Kloster Wennigsen – Eine Reise zu mir
Der Nacken ist verspannt, die Gedanken im Kopf fahren Karussell: Habe ich die Deadline eingehalten? Ist der Text fertig? Muss ich den Kunden noch zurückrufen? Vor dem Schlafengehen gehe ich die Pendenzenliste für den nächsten Tag im Kopf durch. Wer kennt das nicht? Dem täglichen Hamsterrad entfliehen, raus aus dem stressigen Alltag, aber wie? Wenn auch Sport und Wellness nicht mehr helfen den Kopf frei zu bekommen, was dann? Diese Fragen habe ich mir – natürlich ganz unabhängig von meiner eigenen Person 🙂 – gestellt und begonnen zu recherchieren.

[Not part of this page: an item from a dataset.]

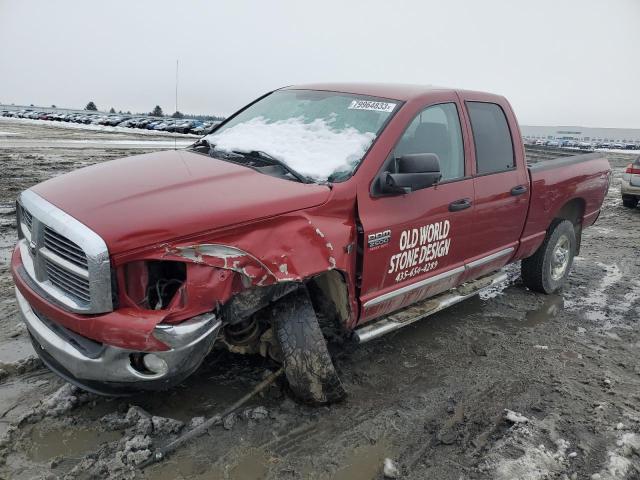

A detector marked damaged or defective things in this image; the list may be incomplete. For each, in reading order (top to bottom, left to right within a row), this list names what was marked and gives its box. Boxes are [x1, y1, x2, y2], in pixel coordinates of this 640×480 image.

dented driver door [358, 101, 478, 326]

Dabei bin ich unter anderem auf das Kloster Wennigsen in der Nähe von Hannover gestossen und habe mich für eine Gastschaft im Kloster entschieden. Gut, kein Katzensprung von Zürich aus, aber eine willkommene Strecke. Entschleunigt doch allein schon die siebenstündige Bahnfahrt, die übrigens wie im Flug vergeht. Mit jedem zurückgelegten Kilometer verschwinden die grübelnden Gedanken ein wenig mehr.

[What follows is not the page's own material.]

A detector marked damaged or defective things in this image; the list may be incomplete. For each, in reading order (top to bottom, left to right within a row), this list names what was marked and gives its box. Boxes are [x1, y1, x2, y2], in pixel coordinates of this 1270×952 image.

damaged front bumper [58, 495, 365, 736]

Spartanisch, aber gemütlich
Von Hannover mache ich noch einmal eine rund 25minütige Fahrt mit der S-Bahn, bis ich schliesslich am Bahnhof des kleinen Ortes lande. Diese räumliche Distanz ist wichtig und gut. Taxi am Bahnhof? Fehlanzeige. Also frage ich mich durch und laufe mit meinem Koffer, der sich auf dem Weg wie ein Rollpanzer anhört und die Idylle zu stören scheint, gen Kloster.
Der erste Eindruck ist sehr positiv, als ich vor dem grossen Toreingang des über 800 Jahre alten Gemäuers stehe. Drinnen begrüsst man mich nordisch freundlich und zeigt mir mein Zimmer. Spartanisch, aber gemütlich und alles was ich für die nächsten Tage brauche: Bett, Stuhl, Schreibtisch, Schrank und mein Highlight – eine Chaiselongue. Das Bett beziehe ich selbst. Das Bad teile ich mir mit einer Zimmernachbarin.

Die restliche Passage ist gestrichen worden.